(Collected data)
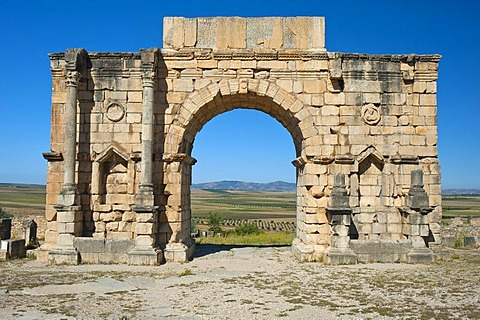 Triumphal arch of Caracalla, Roman ruins, ancient residential city of Volubilis, northern Morocco, Africa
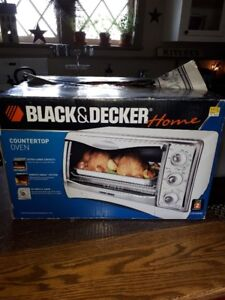 Black and Decker Counter Top Oven like new
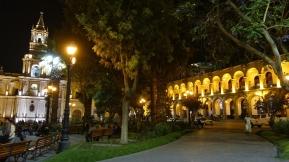 Plaza in der Nacht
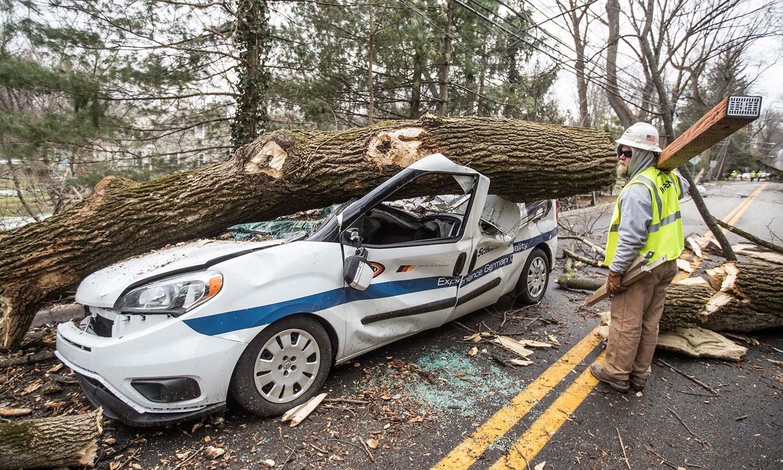 امریکی ریاست میں آئے طوفان سے کئی گاڑیاں تباہ ہوئیں — فوٹو: اے پی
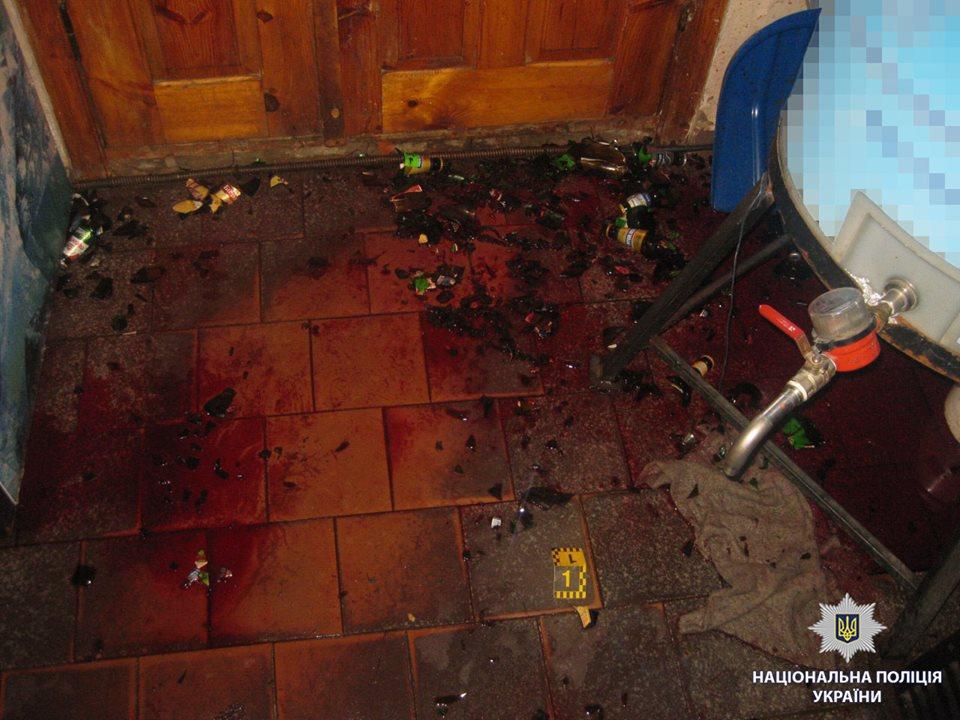 В Харькове мужчина бутылкой убил продавщицу
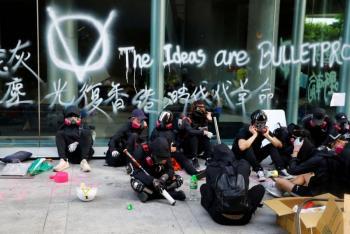 Policía mantiene el cerco en universidad de Hong Kong
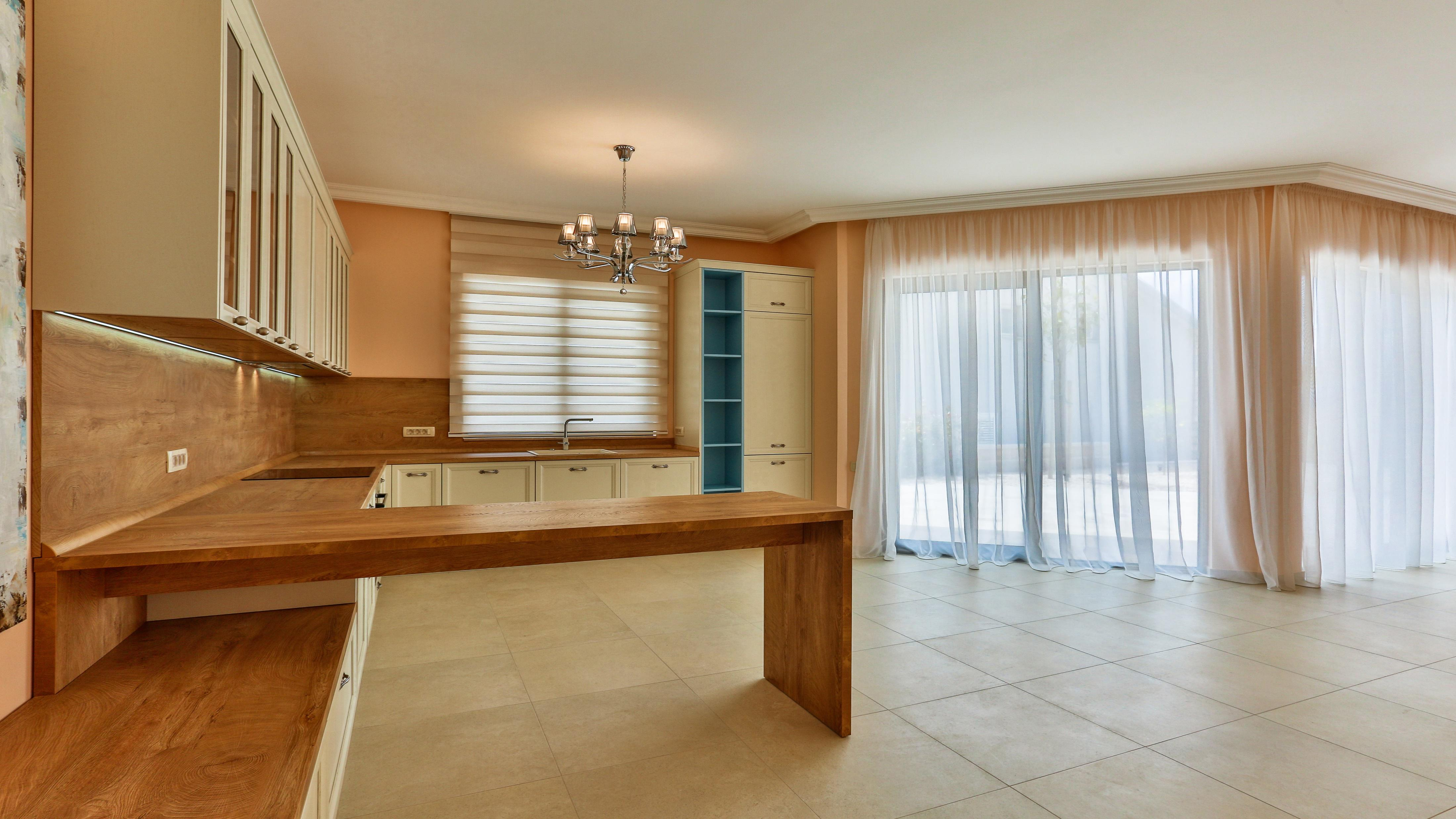 New villa in the suburbs of Tivat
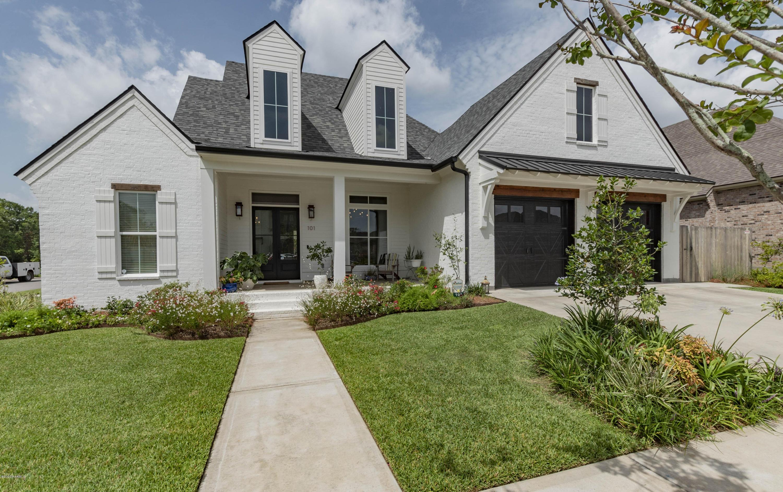 101 Bancroft Drive, Lafayette, LA 70508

DIRECTIONS FOR THIS TASK: The lines to copy begin with the one containing "Black and Decker Counter Top Oven like new" and end with the last line of the entries above; copy them exactly, minus the pictures.

SOLUTION BELOW:
 Black and Decker Counter Top Oven like new
 Plaza in der Nacht
 امریکی ریاست میں آئے طوفان سے کئی گاڑیاں تباہ ہوئیں — فوٹو: اے پی
 В Харькове мужчина бутылкой убил продавщицу
 Policía mantiene el cerco en universidad de Hong Kong
 New villa in the suburbs of Tivat
 101 Bancroft Drive, Lafayette, LA 70508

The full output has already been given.